> [TO DO] Start to finish, print the entries exactly, and carry none of the pictures over.

Data items:
======

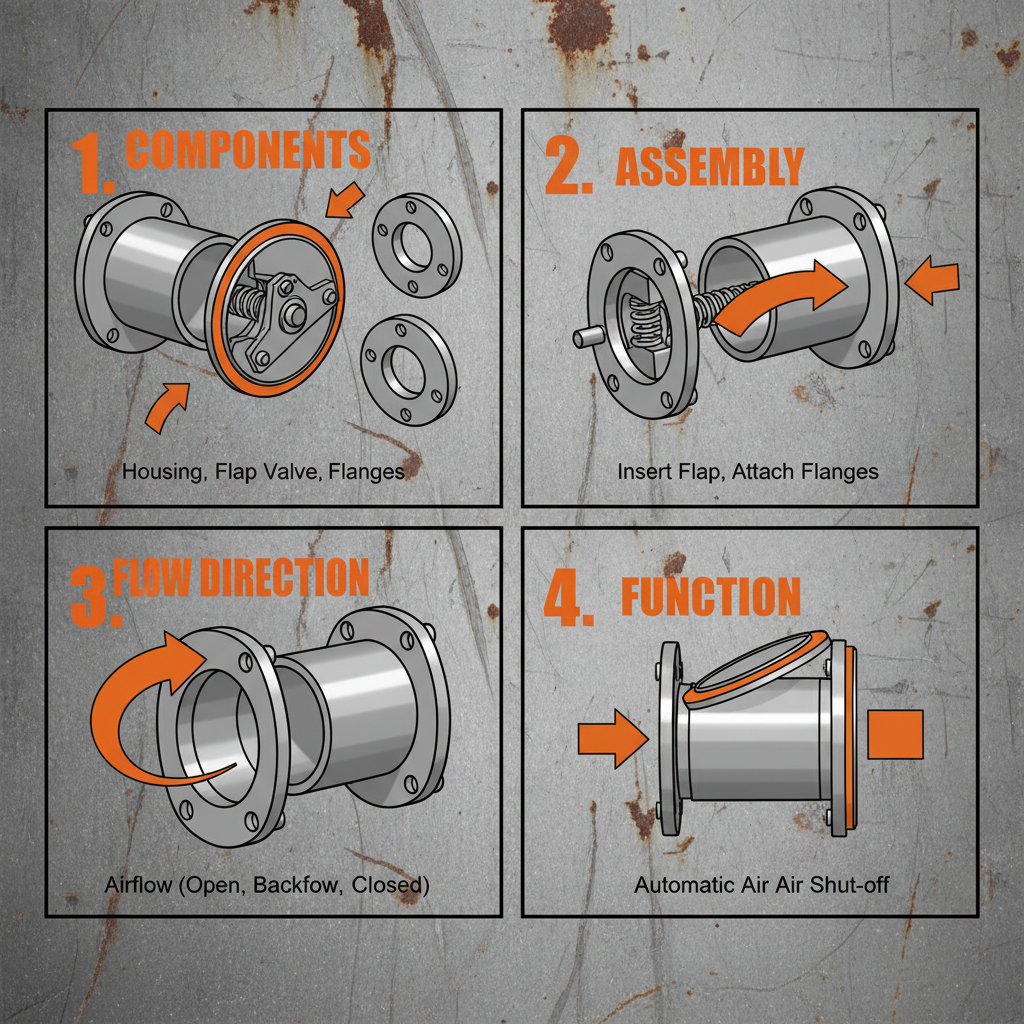 1. COMPONENTS

Housing, Flap Valve, Flanges

2. ASSEMBLY

Insert Flap, Attach Flanges

3. FLOW DIRECTION

Airflow (Open, Backfow, Closed)

4. FUNCTION

Automatic Air Air Shut-off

======

> [WRITTEN SOLUTION]
 1. COMPONENTS

Housing, Flap Valve, Flanges

2. ASSEMBLY

Insert Flap, Attach Flanges

3. FLOW DIRECTION

Airflow (Open, Backfow, Closed)

4. FUNCTION

Automatic Air Air Shut-off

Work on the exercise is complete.